### TASK REQUIREMENTS
Write out every record below exactly as it appears, omitting the pictures.

=====

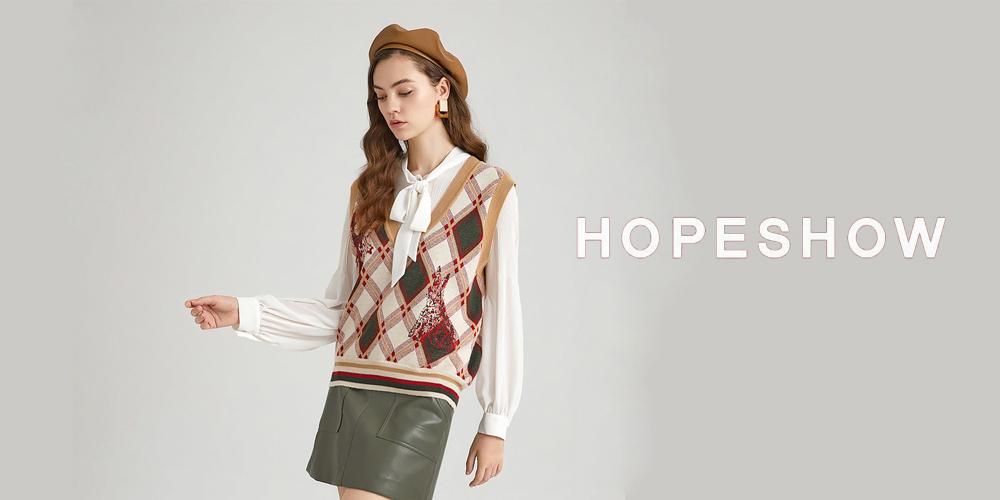 红袖 hopeshow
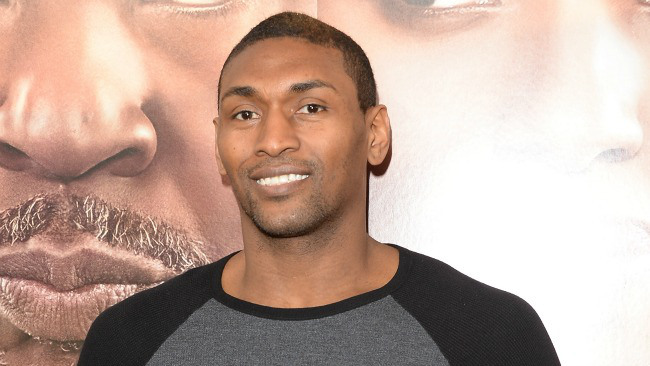 New Music From NBA Player Metta World Peace
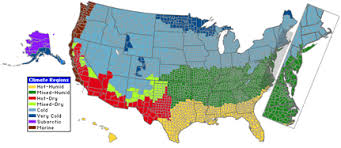 america climate zones map homes across america a showcase of green homes and resources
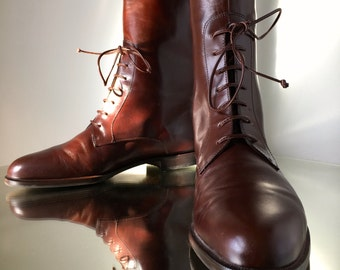 Vintage - Size 7 FERRAGAMO Rich Chocolate Sable Brown Leather Riding Boots | Made in Italy | EUC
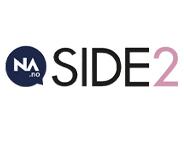 side2.no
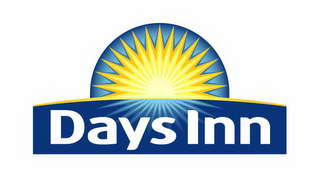 mark for DAYS INN, trademark #77068741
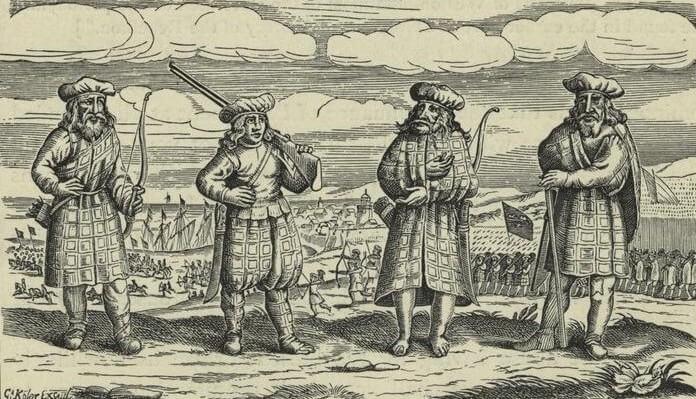 Thirty Years' War – 400 Years On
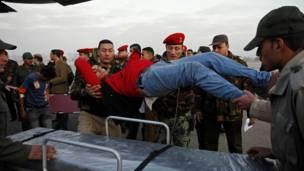 مصر: مذبحة الكرة في بورسعيد
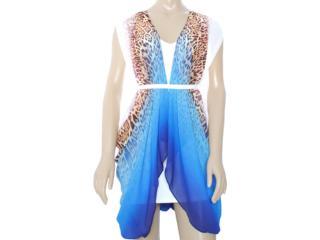 Vestido Feminino Moikana 8027 Branco/azul - Tamanho Médio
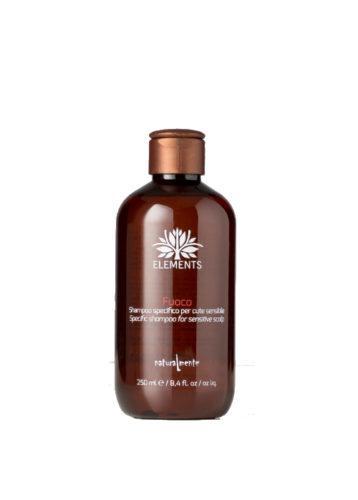 shampoo-fuoco-elements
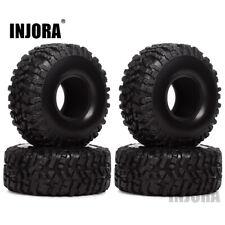 1.9 Inch Rock Crawler Wheel Tire Tyre for 1/10 RC Traxxas TRX4 Axial SCX10 90046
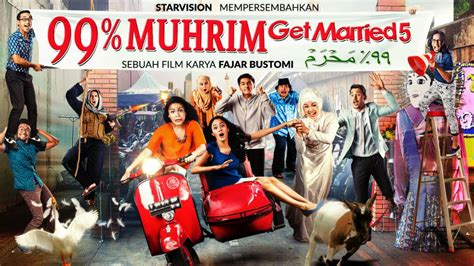 film komedi indonesia terlucu 2015 15 film komedi paling lucu yang harus kamu tonton dijamin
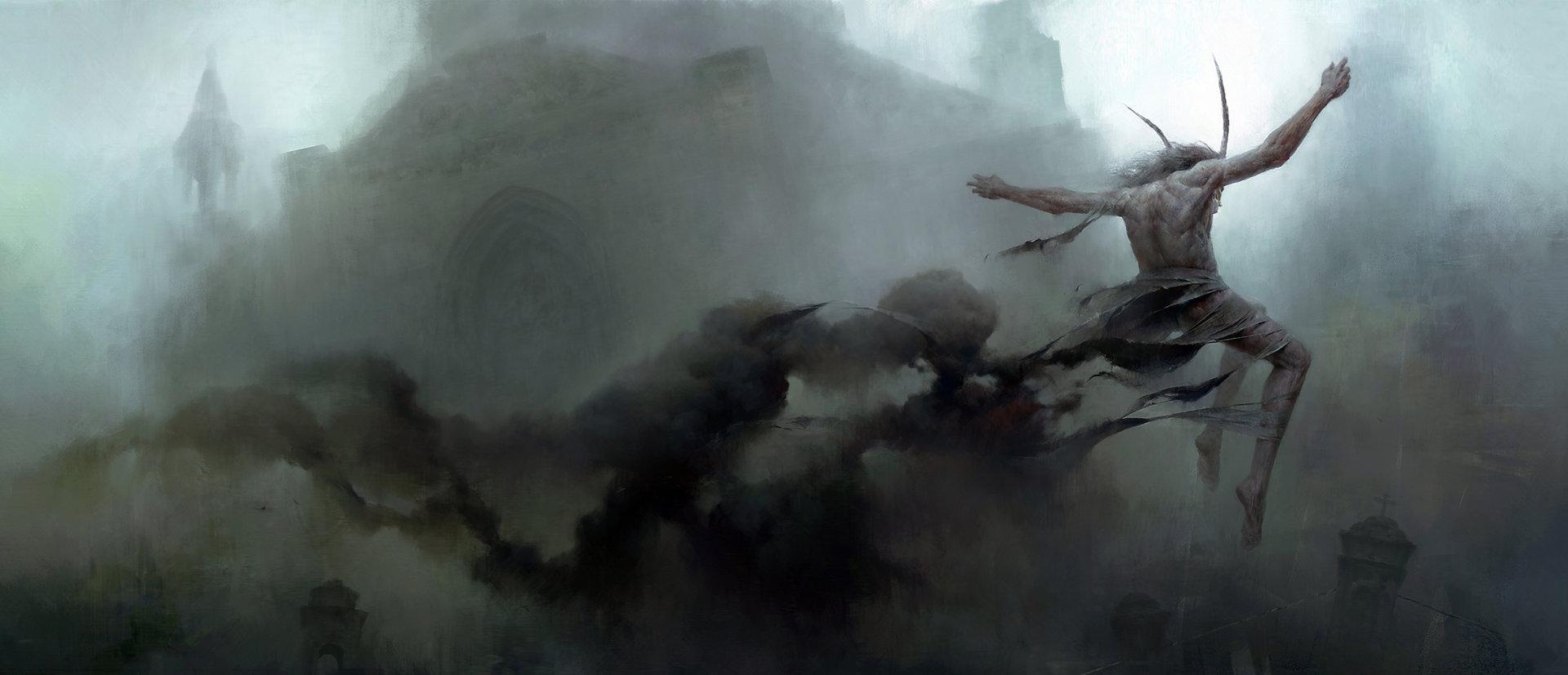 [Reflexion] Les oeuvres qui vous inspirent Piotr-jablonski-arthur-j-cover11s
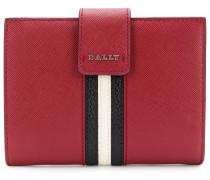 Sapril wallet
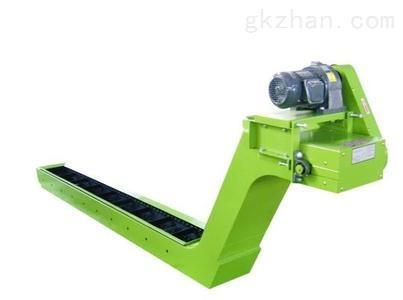 摘要:机床排屑装置 链板式排屑机 永磁排屑机专业制作是主要用于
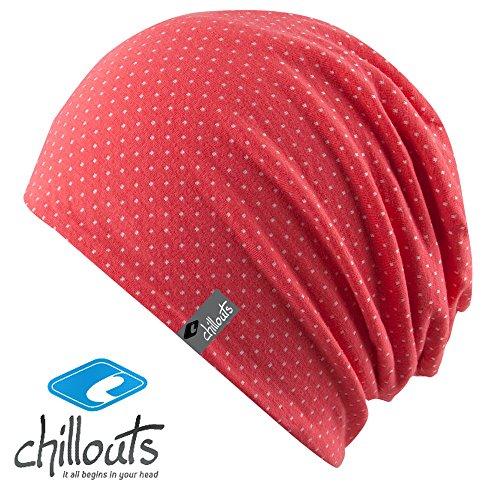 Chillouts Florence Kinder Mütze für Jungen & Mädchen in der Farbe Coral Pink Weiß...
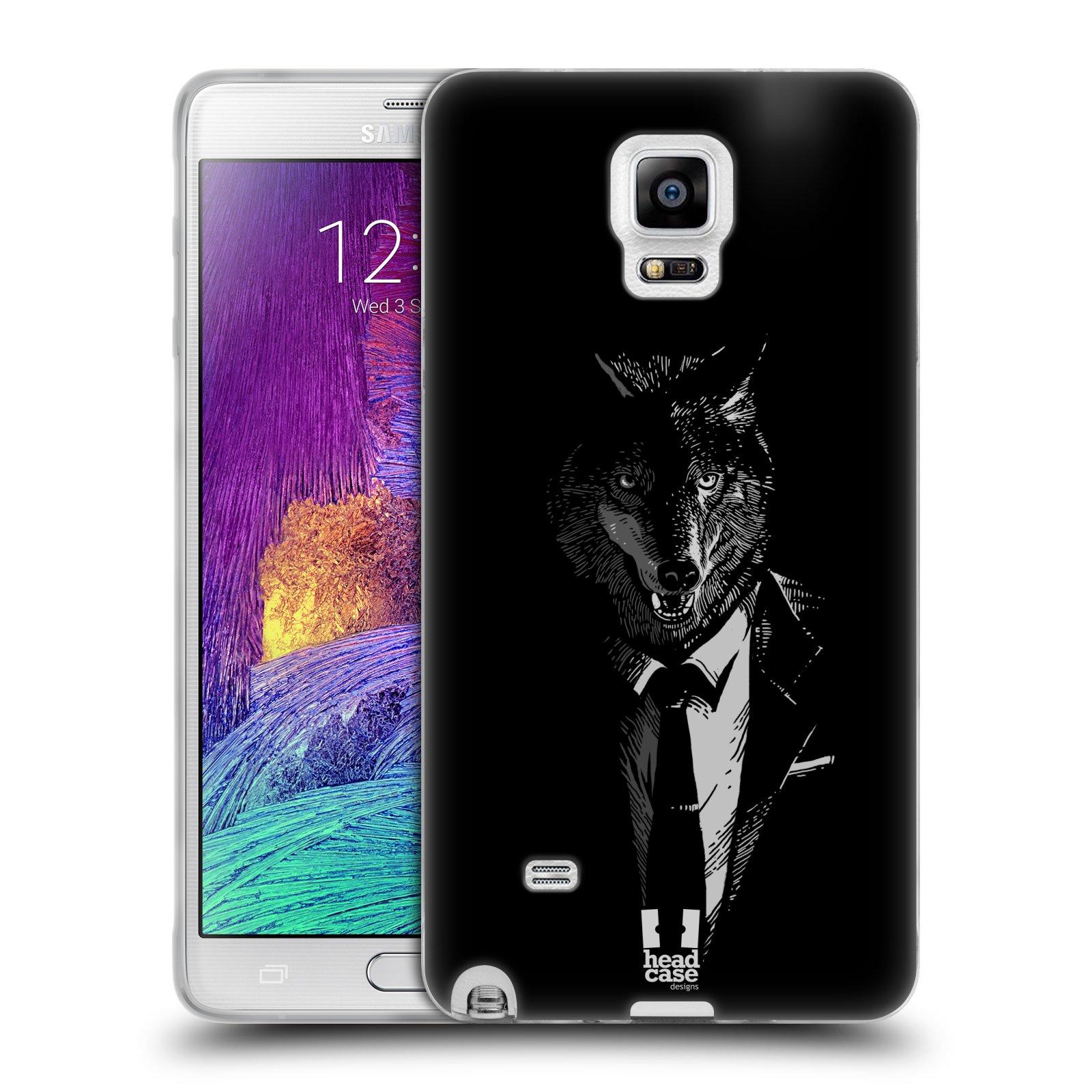 HEAD CASE silikonový obal na mobil Samsung Galaxy Note 4 (N910) vzor Zvíře v obleku vlk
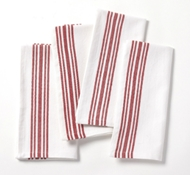Organic Cotton Farmhouse Napkins in Alpine White w/Crimson (Set of 4)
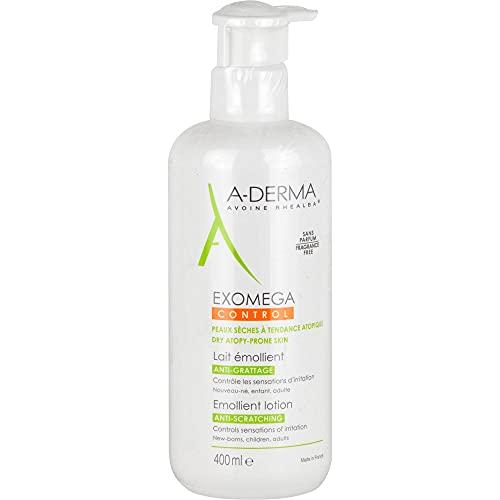 A-DERMA Exomega Control Intensiv-Körpermilch...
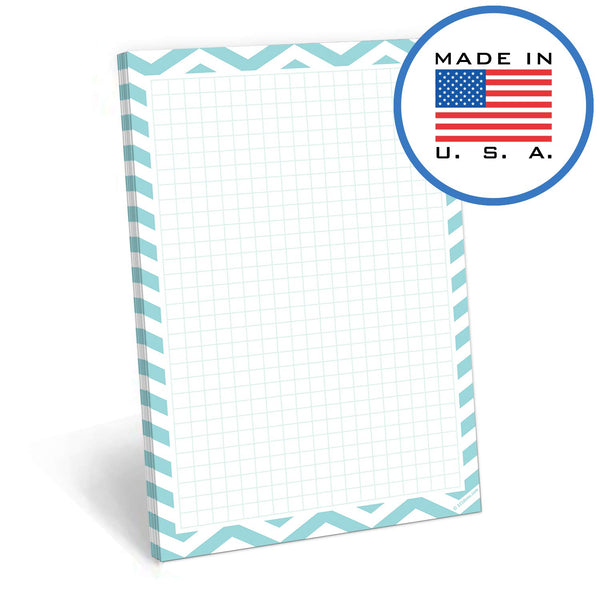 321Done Grid Note Pad - 50 Sheets (5.5 x 8.5 Inches) - Graph Writing Notepad - Thick Premium Paper - Made in USA - Teal Chevron - Blue Aspen Studio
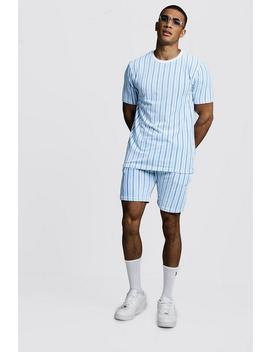 velour-stripe-short-set by boohoo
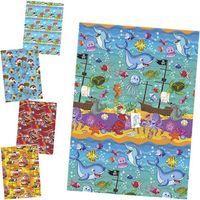 POL-MAK Бумага для упаковки POL-MAK 99.5x68.5см Boy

=====

### RESPONSE TO THE TASK
 红袖 hopeshow
 New Music From NBA Player Metta World Peace
 america climate zones map homes across america a showcase of green homes and resources
 Vintage - Size 7 FERRAGAMO Rich Chocolate Sable Brown Leather Riding Boots | Made in Italy | EUC
 side2.no
 mark for DAYS INN, trademark #77068741
 Thirty Years' War – 400 Years On
 مصر: مذبحة الكرة في بورسعيد
 Vestido Feminino Moikana 8027 Branco/azul - Tamanho Médio
 shampoo-fuoco-elements
 1.9 Inch Rock Crawler Wheel Tire Tyre for 1/10 RC Traxxas TRX4 Axial SCX10 90046
 film komedi indonesia terlucu 2015 15 film komedi paling lucu yang harus kamu tonton dijamin
 [Reflexion] Les oeuvres qui vous inspirent Piotr-jablonski-arthur-j-cover11s
 Sapril wallet
 摘要:机床排屑装置 链板式排屑机 永磁排屑机专业制作是主要用于
 Chillouts Florence Kinder Mütze für Jungen & Mädchen in der Farbe Coral Pink Weiß...
 HEAD CASE silikonový obal na mobil Samsung Galaxy Note 4 (N910) vzor Zvíře v obleku vlk
Organic Cotton Farmhouse Napkins in Alpine White w/Crimson (Set of 4)
 A-DERMA Exomega Control Intensiv-Körpermilch...
 321Done Grid Note Pad - 50 Sheets (5.5 x 8.5 Inches) - Graph Writing Notepad - Thick Premium Paper - Made in USA - Teal Chevron - Blue Aspen Studio
 velour-stripe-short-set by boohoo
 POL-MAK Бумага для упаковки POL-MAK 99.5x68.5см Boy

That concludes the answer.